## [Work instruction]
Using the word "United" as the filter, copy each matching line from the records.

Extracted records
****************

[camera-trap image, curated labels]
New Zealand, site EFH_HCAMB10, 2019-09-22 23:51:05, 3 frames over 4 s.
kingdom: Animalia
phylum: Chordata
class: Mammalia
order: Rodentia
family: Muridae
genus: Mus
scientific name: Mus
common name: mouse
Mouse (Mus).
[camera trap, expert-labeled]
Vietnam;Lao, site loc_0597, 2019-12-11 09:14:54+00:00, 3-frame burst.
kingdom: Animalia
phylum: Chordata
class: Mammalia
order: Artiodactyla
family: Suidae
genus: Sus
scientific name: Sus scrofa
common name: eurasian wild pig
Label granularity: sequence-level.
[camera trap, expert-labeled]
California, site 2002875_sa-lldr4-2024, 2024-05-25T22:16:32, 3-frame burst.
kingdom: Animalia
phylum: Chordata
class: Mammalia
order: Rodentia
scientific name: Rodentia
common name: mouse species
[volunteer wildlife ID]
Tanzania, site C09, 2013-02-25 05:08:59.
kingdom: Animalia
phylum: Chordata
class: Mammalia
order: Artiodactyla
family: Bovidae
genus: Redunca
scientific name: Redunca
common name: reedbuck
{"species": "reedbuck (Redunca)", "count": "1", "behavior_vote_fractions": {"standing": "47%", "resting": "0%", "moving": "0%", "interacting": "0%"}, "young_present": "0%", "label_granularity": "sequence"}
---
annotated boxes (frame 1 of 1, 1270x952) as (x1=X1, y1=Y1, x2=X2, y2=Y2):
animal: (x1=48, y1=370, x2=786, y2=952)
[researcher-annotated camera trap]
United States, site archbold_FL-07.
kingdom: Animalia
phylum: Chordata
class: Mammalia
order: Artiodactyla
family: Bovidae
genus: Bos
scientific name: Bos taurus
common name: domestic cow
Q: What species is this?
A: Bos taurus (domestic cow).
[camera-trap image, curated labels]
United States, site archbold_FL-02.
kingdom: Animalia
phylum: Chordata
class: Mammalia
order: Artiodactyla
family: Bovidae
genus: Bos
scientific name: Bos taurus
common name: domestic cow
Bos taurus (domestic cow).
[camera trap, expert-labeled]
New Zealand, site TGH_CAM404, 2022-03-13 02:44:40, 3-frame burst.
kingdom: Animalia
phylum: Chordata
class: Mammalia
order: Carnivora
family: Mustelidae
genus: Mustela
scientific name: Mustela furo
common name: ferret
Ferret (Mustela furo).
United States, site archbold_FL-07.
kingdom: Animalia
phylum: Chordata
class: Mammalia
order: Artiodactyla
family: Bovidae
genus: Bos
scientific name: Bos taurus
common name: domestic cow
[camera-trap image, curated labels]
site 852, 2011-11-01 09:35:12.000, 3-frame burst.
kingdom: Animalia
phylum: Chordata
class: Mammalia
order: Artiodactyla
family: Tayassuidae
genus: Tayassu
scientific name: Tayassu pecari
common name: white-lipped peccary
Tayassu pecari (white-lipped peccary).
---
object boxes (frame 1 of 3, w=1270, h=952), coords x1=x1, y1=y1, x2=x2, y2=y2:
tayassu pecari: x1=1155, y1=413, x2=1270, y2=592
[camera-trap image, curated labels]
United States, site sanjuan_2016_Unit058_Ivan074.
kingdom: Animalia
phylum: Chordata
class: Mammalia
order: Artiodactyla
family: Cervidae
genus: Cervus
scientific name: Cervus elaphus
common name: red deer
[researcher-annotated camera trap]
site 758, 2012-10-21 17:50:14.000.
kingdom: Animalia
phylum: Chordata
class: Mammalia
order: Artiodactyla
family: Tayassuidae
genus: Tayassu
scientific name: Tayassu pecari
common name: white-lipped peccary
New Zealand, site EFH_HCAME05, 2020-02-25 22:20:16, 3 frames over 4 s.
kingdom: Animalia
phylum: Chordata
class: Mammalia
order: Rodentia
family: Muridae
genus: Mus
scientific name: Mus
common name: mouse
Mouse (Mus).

****************

## [Your response]
United States, site archbold_FL-07.
United States, site archbold_FL-02.
United States, site archbold_FL-07.
United States, site sanjuan_2016_Unit058_Ivan074.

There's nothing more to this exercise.